State v. Hayes

Decision Date06 October 1976
Docket NumberNo. 7615SC263,7615SC263
Citation31 N.C.App. 122,228 S.E.2d 460
CourtNorth Carolina Court of Appeals
PartiesSTATE of North Carolina v. Gene HAYES.

Atty. Gen. Rufus L. Edmisten by Asst. Atty. Gen. William B. Ray and Deputy Atty. William W. Melvin, Raleigh, for the State.

Hunt & Abernathy by George E. Hunt, Graham, for defendant-appellant.

HEDRICK, Judge.

Defendant assigns as error the denial of his motion for judgment as of nonsuit as to both charges. The State offered evidence tending to show the following:

On 11 March 1974 Trooper Nelson Gunn observed the defendant driving along North Carolina Highway 49. Having been informed earlier that defendant's license was revoked, he stopped defendant on Rural Road 1922 and asked to see his driver's license.
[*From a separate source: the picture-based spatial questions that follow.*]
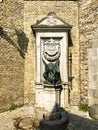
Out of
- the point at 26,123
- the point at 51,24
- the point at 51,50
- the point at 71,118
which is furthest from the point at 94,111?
the point at 51,24

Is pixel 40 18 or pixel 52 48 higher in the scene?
pixel 40 18

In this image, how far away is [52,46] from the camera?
7855 millimetres

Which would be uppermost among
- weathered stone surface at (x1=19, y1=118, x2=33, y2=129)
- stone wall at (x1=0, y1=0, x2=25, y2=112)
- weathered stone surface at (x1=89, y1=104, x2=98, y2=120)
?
stone wall at (x1=0, y1=0, x2=25, y2=112)

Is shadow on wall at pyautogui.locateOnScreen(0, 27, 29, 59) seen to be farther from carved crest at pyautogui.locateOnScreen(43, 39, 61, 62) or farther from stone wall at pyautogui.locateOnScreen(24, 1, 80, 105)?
carved crest at pyautogui.locateOnScreen(43, 39, 61, 62)

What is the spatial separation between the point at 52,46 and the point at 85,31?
4.83 feet

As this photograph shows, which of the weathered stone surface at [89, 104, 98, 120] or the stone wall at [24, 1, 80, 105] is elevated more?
the stone wall at [24, 1, 80, 105]

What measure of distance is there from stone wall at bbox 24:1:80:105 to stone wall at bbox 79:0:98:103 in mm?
295

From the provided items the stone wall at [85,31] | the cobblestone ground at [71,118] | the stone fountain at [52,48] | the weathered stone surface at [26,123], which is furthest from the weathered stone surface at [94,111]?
the weathered stone surface at [26,123]

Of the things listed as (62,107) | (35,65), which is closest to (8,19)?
(35,65)

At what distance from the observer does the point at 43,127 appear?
19.1 feet

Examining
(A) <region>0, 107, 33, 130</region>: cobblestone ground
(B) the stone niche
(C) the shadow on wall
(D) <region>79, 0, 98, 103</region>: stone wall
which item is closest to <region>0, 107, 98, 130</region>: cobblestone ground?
(A) <region>0, 107, 33, 130</region>: cobblestone ground

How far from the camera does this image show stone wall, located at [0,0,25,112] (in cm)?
763

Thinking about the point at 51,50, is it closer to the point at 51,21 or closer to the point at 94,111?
the point at 51,21

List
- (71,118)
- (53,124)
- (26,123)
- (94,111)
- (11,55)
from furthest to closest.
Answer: (11,55) → (94,111) → (71,118) → (26,123) → (53,124)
Defendant produced what appeared to be a valid license. When asked if his license had not been suspended, the defendant said no, that he had gone to Raleigh and gotten it back. Trooper Gunn let the defendant proceed. After checking further, however, he arrested defendant on 13 March 1974 for driving while his license was revoked and for displaying a license known to be revoked.

The defendant's Driver's License Record with the Division of Motor Vehicles, which was introduced into evidence, and the testimony of Patrolman Frank Barnhart, together tended to show that defendant's license was revoked for one year, 20 September 1973 to 20 September 1974; that notices of suspension and revocation had been mailed to defendant on 12 July 1973, 5 September 1973, and 9 October 1973 in accordance with G.S. 20--48; and that a 'pickup notice' was served on defendant by Barnhart on 15 October 1973 but that defendant had told him then that he did not have his license because he had lost it. Officer Barnhart gave him a copy of the notice of revocation on 15 October which explained why his license was revoked.

The defendant offered no evidence on his behalf.

When this evidence is considered in the light most favorable to the State, it is sufficient to require submission of both cases to the jury and to support the verdicts. This assignments of error is not sustained.

Based on an exception to the charge duly noted in the record, the defendant contends, 'The trial court erred in its instruction regarding the manner of notice required to convict the defendant of operating a vehicle with license revoked . . .' In his brief, citing Judge Martin's dissent in State v. Atwood, 27 N.C.App. 445, 219 S.E.2d 521 (175), rev'd on other grounds, 290 N.C. 266, 225 S.E.2d 543 (1976), the defendant argues that G.S. 20--48 does not provide one with procedural due process with respect to the notice that one's driving privileges have been revoked or suspended. The instruction challenged by this exception is in accord with State v. Teasley, 9 N.C.App. 477, 176 S.E.2d 838 (1970), cert. denied, 277 N.C. 459, 177 S.E.2d 900 (1970), wherein this court held that G.S. 20--48 does provide constitutional procedural due process. In State v. Atwood, 290 N.C. 266, 225 S.E.2d 543 (1976), the Supreme Court reversed the decision of the Court of Appeals, but it did not overrule this court's decision in State v. Teasley, supra. Thus Teasley still stands for the proposition that G.S. 20--48 does afford the defendant procedual due process with respect to the manner of giving one notice of the revocation or suspension of his or her driving privileges.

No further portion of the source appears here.